TO help boost rice production, the National Irrigation Administration (NIA) is set to finally implement the new dry season-focused cropping calendar this year.
“We will start the actual implementation this October,” NIA Administrator Eddie G. Guillen told reporters in an interview with reporters in Malacañang last Tuesday.
Under the proposed cropping calendar, the planting of crops will be scheduled during the dry season instead of the wet season.
“Because when it is the dry season, there is a higher yield. Second, there is also no typhoon. The only challenge there is we are able to provide sufficient irrigation. For those areas, which are not irrigated, we can plan corn,” Guillen said.
He said 99 percent of the country already has irrigation.
Guillen said they are also using the alternate wetting and drying (AWD) planting strategy to reduce water usage during the dry season.

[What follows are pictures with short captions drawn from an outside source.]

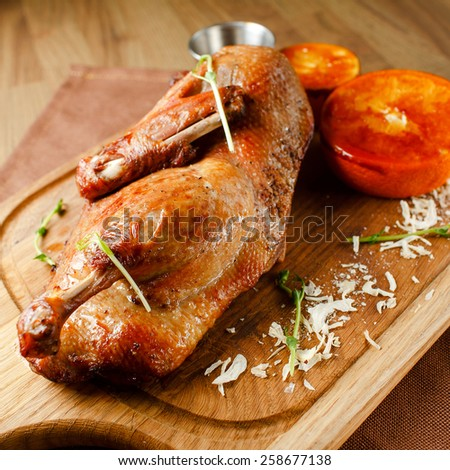 Roasted duck meat with vegetables and orange sauce on a wooden board closeup - stock photo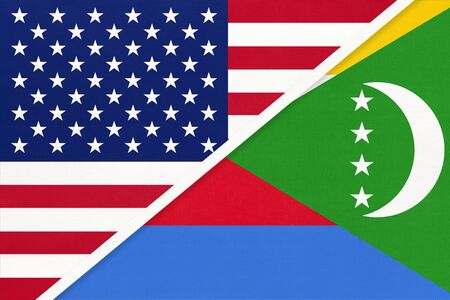 USA vs Union of the Comoros national flag from textile. Relationship, partnership and economic between two american and african countries.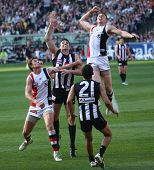 MELBOURNE - OCTOBER 2: St Kilda's Brendon Goddard leaps high over Collingwoods Darren Jolly  during
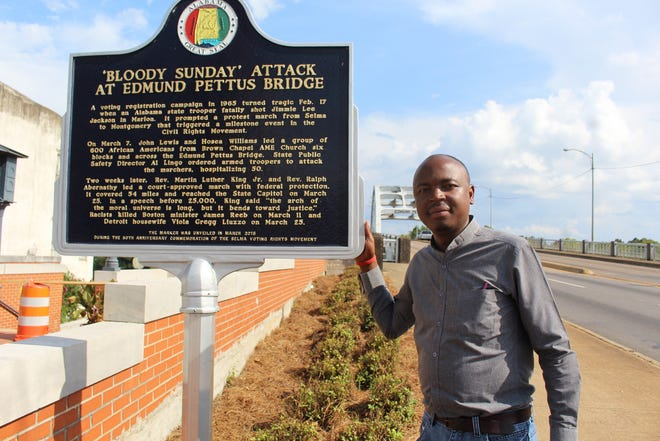 Zimbabwe lawyer Kudzayi Kadzere examines a historic marker at the base of the Edmund Pettus Bridge in Selma. Alvin Benn/Special to the Advertiser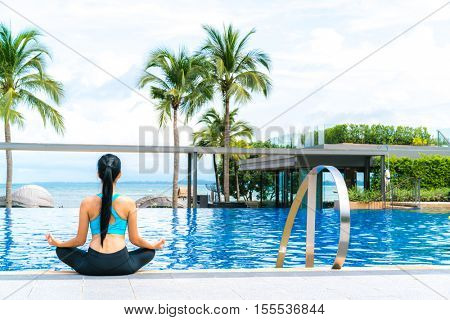 Portrait of young woman (fitness, yoga, perfect tanned body, healthy skin) at luxury swimming pool. Travel and Vacation. Freedom Concept. Outdoor shot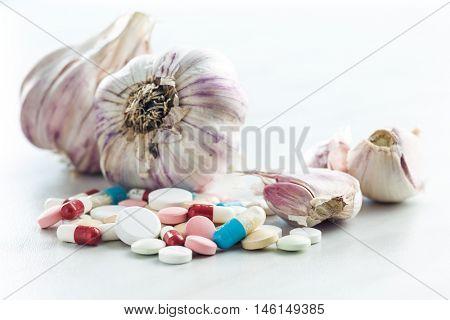 Pills and garlic. Natural antibiotics.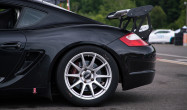 """Cayman S<br />Wheels: Race Silver SM-10 18x9"""" ET46 front, 18x10"""" ET36 rear<br />Tires: Pirelli DH slicks 265/645-18 front, 305/660-18 rear<br />Camber: -3.4º front, -3.6º rear<br />Mods: Rolled fenders"""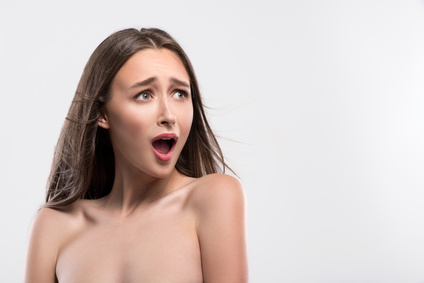 Young girl is very scared. She is standing with naked shoulders and shouting. Isolated and copy space in right side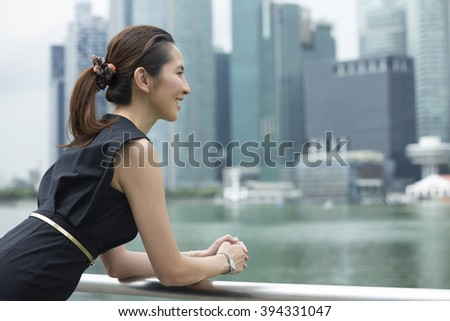 Cheerful Chinese business woman standing outside with office buildings in the background. Portrait of an Asian business woman looking away.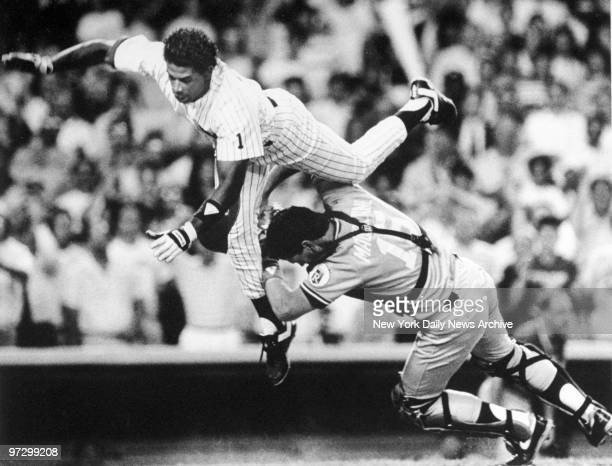 New York Daily News prize photograph of the New York Yankees' Deion Sanders taking home as the Kansas City Royals' Mike Macfarlane attempts to stop...
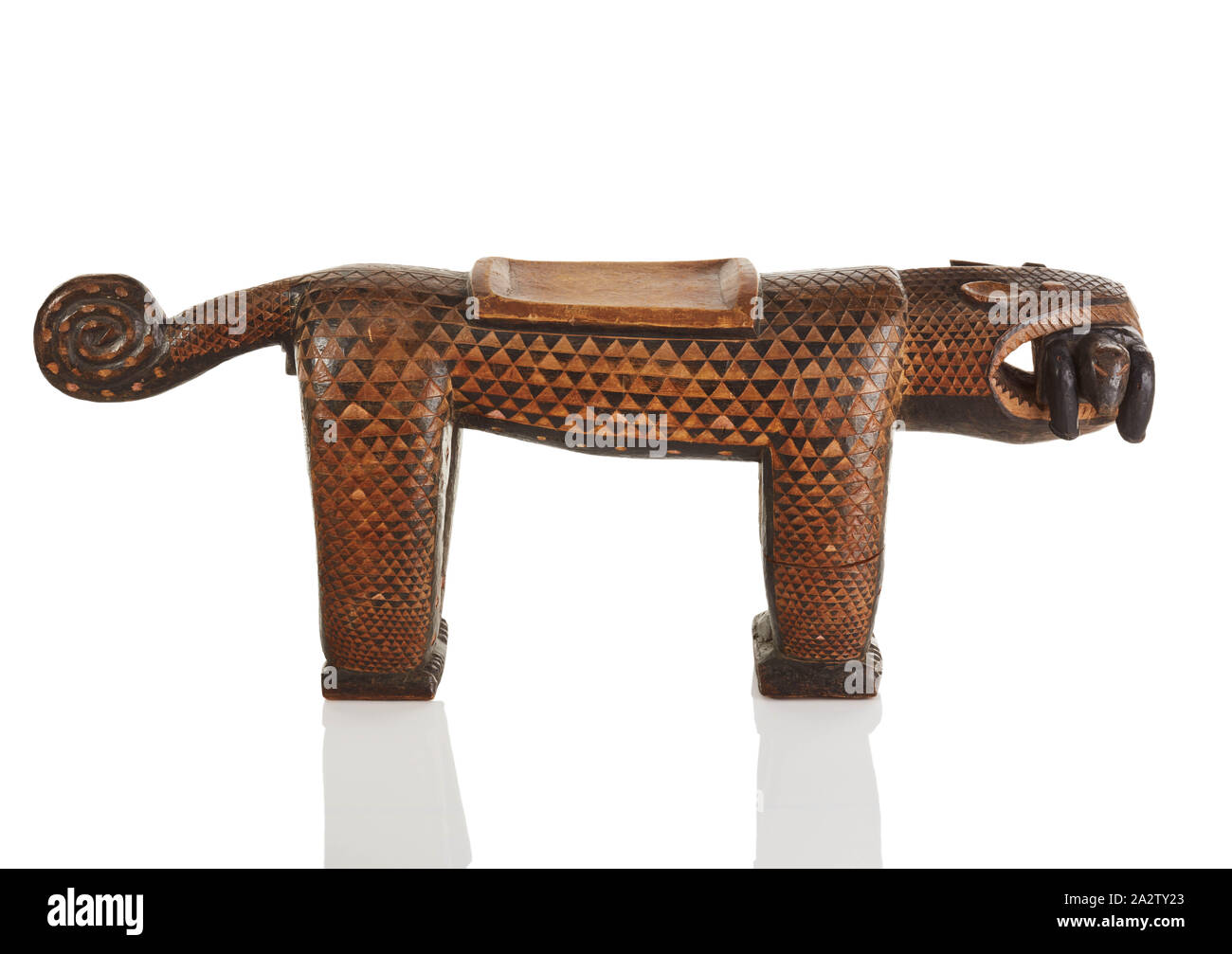 stool in the form of a leopard, Baule people, 20th century, wood, pigment, 18-1/2 x 14-3/4 x 12 in., African Art Stock Photo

The NIA chief said President Ferdinand R. Marcos Jr. is pushing for changing the cropping season, a move backed by the results of the Philippine Statistics Authority (PSA). This showed rice production rose by 1.1 percent and corn production by 5.9 percent last February despite the low rainfall caused by El Niño.
“This is what our President wants. To boost our yield and production. So he said we should study if there could be two cropping seasons so that the rainy season will be just a bonus [planting period]. That is the plan of the NIA,” Guillen said.